◆ **Spatial question records**
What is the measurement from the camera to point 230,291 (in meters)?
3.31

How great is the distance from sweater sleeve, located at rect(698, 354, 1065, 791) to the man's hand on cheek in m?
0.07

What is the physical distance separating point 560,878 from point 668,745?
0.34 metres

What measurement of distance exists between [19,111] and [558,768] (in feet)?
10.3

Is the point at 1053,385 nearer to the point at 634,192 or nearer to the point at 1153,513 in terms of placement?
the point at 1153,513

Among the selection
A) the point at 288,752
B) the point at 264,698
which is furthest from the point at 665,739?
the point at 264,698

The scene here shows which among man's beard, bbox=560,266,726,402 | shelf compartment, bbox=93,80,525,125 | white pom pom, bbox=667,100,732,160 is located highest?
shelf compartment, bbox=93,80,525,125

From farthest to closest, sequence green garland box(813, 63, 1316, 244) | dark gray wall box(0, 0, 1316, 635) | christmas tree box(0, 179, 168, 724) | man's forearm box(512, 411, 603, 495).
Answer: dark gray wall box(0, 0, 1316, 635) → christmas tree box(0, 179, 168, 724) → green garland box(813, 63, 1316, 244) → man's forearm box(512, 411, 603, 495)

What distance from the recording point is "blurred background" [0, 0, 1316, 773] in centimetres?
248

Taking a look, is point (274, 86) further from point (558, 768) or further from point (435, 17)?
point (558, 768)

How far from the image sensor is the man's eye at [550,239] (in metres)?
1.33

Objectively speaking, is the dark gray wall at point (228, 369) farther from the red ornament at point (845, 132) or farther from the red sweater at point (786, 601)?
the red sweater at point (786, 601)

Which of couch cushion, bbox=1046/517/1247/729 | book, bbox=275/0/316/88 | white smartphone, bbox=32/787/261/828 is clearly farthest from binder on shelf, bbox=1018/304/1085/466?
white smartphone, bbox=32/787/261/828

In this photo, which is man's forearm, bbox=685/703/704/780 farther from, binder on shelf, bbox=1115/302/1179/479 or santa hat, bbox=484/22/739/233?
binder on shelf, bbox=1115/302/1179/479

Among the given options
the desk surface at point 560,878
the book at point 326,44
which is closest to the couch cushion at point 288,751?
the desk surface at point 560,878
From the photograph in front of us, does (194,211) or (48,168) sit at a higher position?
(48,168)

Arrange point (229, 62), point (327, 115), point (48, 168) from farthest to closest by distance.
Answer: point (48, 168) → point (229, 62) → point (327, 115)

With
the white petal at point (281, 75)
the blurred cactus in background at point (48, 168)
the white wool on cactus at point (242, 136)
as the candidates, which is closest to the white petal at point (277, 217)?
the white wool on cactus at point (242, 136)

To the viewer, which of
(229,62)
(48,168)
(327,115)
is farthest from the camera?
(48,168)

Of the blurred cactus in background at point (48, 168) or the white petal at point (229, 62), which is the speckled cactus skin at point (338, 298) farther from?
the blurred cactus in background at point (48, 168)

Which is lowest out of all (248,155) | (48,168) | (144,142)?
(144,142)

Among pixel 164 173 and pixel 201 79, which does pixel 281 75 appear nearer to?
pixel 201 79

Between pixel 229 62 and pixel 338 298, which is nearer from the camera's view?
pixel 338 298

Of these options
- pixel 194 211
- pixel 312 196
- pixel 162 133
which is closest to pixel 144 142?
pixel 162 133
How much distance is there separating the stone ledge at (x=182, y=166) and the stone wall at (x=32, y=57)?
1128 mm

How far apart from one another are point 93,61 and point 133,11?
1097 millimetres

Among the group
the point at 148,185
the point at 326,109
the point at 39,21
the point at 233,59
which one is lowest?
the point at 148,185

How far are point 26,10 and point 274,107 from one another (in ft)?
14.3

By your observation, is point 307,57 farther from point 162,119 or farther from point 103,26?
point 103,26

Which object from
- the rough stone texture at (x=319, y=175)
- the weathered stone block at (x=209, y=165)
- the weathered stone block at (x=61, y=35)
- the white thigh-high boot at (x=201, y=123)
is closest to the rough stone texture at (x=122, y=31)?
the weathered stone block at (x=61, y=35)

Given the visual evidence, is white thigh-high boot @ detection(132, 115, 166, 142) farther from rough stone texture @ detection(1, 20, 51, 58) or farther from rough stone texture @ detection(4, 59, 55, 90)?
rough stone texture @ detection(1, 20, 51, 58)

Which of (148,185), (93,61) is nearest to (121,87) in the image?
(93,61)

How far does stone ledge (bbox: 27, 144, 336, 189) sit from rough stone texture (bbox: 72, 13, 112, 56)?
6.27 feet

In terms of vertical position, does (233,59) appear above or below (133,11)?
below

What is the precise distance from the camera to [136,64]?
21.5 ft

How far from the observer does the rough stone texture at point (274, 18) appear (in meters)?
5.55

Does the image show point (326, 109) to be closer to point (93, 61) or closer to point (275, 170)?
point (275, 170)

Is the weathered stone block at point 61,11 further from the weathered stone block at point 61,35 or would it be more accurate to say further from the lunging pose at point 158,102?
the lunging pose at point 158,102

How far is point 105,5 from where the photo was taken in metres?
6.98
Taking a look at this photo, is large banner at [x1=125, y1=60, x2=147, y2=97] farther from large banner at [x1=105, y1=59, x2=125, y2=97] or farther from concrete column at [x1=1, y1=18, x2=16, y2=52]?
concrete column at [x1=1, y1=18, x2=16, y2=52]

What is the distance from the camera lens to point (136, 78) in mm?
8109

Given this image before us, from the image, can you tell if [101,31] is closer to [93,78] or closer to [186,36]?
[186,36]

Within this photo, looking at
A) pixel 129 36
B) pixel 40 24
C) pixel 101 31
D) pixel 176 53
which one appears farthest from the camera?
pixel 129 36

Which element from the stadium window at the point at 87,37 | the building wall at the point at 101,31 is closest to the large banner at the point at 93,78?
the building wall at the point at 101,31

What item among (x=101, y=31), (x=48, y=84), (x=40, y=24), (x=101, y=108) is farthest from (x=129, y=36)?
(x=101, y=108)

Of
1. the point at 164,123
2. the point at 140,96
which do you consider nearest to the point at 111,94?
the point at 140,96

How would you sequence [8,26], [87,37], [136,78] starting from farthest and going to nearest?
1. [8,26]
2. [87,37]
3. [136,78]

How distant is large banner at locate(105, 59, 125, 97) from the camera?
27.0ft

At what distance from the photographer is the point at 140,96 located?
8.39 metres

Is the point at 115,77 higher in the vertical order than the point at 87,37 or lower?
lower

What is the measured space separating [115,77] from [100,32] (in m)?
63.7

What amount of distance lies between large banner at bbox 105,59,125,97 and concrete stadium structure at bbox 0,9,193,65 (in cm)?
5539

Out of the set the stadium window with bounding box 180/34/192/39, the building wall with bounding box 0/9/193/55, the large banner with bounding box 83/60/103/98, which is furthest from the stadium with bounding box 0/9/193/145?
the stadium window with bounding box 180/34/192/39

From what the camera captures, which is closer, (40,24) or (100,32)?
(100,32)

◆ **Directions for this task**
All of the lines above need to be given again exactly.

◆ **Expected output**
What is the measurement from the camera to point 230,291 (in meters)?
3.31

How great is the distance from sweater sleeve, located at rect(698, 354, 1065, 791) to the man's hand on cheek in m?
0.07

What is the physical distance separating point 560,878 from point 668,745?
0.34 metres

What measurement of distance exists between [19,111] and [558,768] (in feet)?
10.3

Is the point at 1053,385 nearer to the point at 634,192 or nearer to the point at 1153,513 in terms of placement?
the point at 1153,513

Among the selection
A) the point at 288,752
B) the point at 264,698
which is furthest from the point at 665,739?
the point at 264,698

The scene here shows which among man's beard, bbox=560,266,726,402 | shelf compartment, bbox=93,80,525,125 | white pom pom, bbox=667,100,732,160 is located highest?
shelf compartment, bbox=93,80,525,125

From farthest to closest, sequence green garland box(813, 63, 1316, 244) | dark gray wall box(0, 0, 1316, 635) | christmas tree box(0, 179, 168, 724) | man's forearm box(512, 411, 603, 495).
Answer: dark gray wall box(0, 0, 1316, 635) → christmas tree box(0, 179, 168, 724) → green garland box(813, 63, 1316, 244) → man's forearm box(512, 411, 603, 495)

What distance from the recording point is "blurred background" [0, 0, 1316, 773] in centimetres?
248

Taking a look, is point (274, 86) further from point (558, 768) or further from point (435, 17)?
point (558, 768)

How far from the image sensor is the man's eye at [550,239] (in metres)?
1.33

Objectively speaking, is the dark gray wall at point (228, 369) farther from the red ornament at point (845, 132) or farther from the red sweater at point (786, 601)?
the red sweater at point (786, 601)

Which of couch cushion, bbox=1046/517/1247/729 | book, bbox=275/0/316/88 | white smartphone, bbox=32/787/261/828 is clearly farthest from binder on shelf, bbox=1018/304/1085/466?
white smartphone, bbox=32/787/261/828

In this photo, which is man's forearm, bbox=685/703/704/780 farther from, binder on shelf, bbox=1115/302/1179/479 or santa hat, bbox=484/22/739/233?
binder on shelf, bbox=1115/302/1179/479

Among the given options
the desk surface at point 560,878
the book at point 326,44
which is closest to the couch cushion at point 288,751?
the desk surface at point 560,878
From the photograph in front of us, does (194,211) or (48,168) sit at a higher position?
(48,168)

Arrange point (229, 62), point (327, 115), point (48, 168) from farthest to closest by distance.
Answer: point (48, 168) → point (229, 62) → point (327, 115)

With
the white petal at point (281, 75)
the blurred cactus in background at point (48, 168)
the white wool on cactus at point (242, 136)
as the candidates, which is closest to the white petal at point (277, 217)?
the white wool on cactus at point (242, 136)

To the viewer, which of
(229,62)
(48,168)
(327,115)
is farthest from the camera?
(48,168)

Of the blurred cactus in background at point (48, 168) or the white petal at point (229, 62), which is the speckled cactus skin at point (338, 298) farther from?
the blurred cactus in background at point (48, 168)

Which is lowest out of all (248,155) | (48,168) | (144,142)?
(144,142)

Among pixel 164 173 and pixel 201 79, which does pixel 281 75 appear nearer to?
pixel 201 79

Between pixel 229 62 and pixel 338 298, which is nearer from the camera's view?
pixel 338 298

Of these options
- pixel 194 211
- pixel 312 196
- pixel 162 133
which is closest to pixel 144 142?
pixel 162 133
How much distance is there separating the stone ledge at (x=182, y=166) and the stone wall at (x=32, y=57)?
1128 mm

How far apart from one another are point 93,61 and point 133,11?
1097 millimetres

Among the group
the point at 148,185
the point at 326,109
the point at 39,21
the point at 233,59
which one is lowest?
the point at 148,185

How far are point 26,10 and point 274,107 from one another (in ft)?
14.3

By your observation, is point 307,57 farther from point 162,119 or farther from point 103,26?
point 103,26

Which object from
- the rough stone texture at (x=319, y=175)
- the weathered stone block at (x=209, y=165)
- the weathered stone block at (x=61, y=35)
- the white thigh-high boot at (x=201, y=123)
is closest to the rough stone texture at (x=122, y=31)?
the weathered stone block at (x=61, y=35)

Given the visual evidence, is white thigh-high boot @ detection(132, 115, 166, 142) farther from rough stone texture @ detection(1, 20, 51, 58) or farther from rough stone texture @ detection(4, 59, 55, 90)?
rough stone texture @ detection(1, 20, 51, 58)

Which of (148,185), (93,61) is nearest to (121,87) in the image?
(93,61)

How far does stone ledge (bbox: 27, 144, 336, 189) sit from rough stone texture (bbox: 72, 13, 112, 56)?
6.27 feet

In terms of vertical position, does (233,59) appear above or below (133,11)?
below

What is the precise distance from the camera to [136,64]?
21.5 ft

How far from the observer does the rough stone texture at point (274, 18) appear (in meters)?
5.55

Does the image show point (326, 109) to be closer to point (93, 61) or closer to point (275, 170)?
point (275, 170)

Is the weathered stone block at point 61,11 further from the weathered stone block at point 61,35 or would it be more accurate to say further from the lunging pose at point 158,102?
the lunging pose at point 158,102

How far is point 105,5 from where the photo was taken in metres?
6.98
Taking a look at this photo, is large banner at [x1=125, y1=60, x2=147, y2=97] farther from large banner at [x1=105, y1=59, x2=125, y2=97] or farther from concrete column at [x1=1, y1=18, x2=16, y2=52]?
concrete column at [x1=1, y1=18, x2=16, y2=52]

What is the distance from the camera lens to point (136, 78) in mm?
8109

Given this image before us, from the image, can you tell if [101,31] is closer to [93,78] or closer to [186,36]?
[186,36]

Within this photo, looking at
A) pixel 129 36
B) pixel 40 24
C) pixel 101 31
D) pixel 176 53
which one appears farthest from the camera?
pixel 129 36

Which element from the stadium window at the point at 87,37 | the building wall at the point at 101,31 is closest to the large banner at the point at 93,78?
the building wall at the point at 101,31

What item among (x=101, y=31), (x=48, y=84), (x=40, y=24), (x=101, y=108) is farthest from (x=129, y=36)?
(x=101, y=108)

Of
1. the point at 164,123
2. the point at 140,96
which do you consider nearest to the point at 111,94?
the point at 140,96

How would you sequence [8,26], [87,37], [136,78] starting from farthest and going to nearest?
1. [8,26]
2. [87,37]
3. [136,78]

How distant is large banner at locate(105, 59, 125, 97) from the camera?
27.0ft

At what distance from the photographer is the point at 140,96 located?
8.39 metres

Is the point at 115,77 higher in the vertical order than the point at 87,37 or lower?
lower

What is the measured space separating [115,77] from [100,32] (in m)?
63.7

What amount of distance lies between large banner at bbox 105,59,125,97 and concrete stadium structure at bbox 0,9,193,65 (in cm)?
5539

Out of the set the stadium window with bounding box 180/34/192/39, the building wall with bounding box 0/9/193/55, the large banner with bounding box 83/60/103/98, which is furthest from the stadium with bounding box 0/9/193/145?
the stadium window with bounding box 180/34/192/39

From what the camera captures, which is closer, (40,24) or (100,32)?
(100,32)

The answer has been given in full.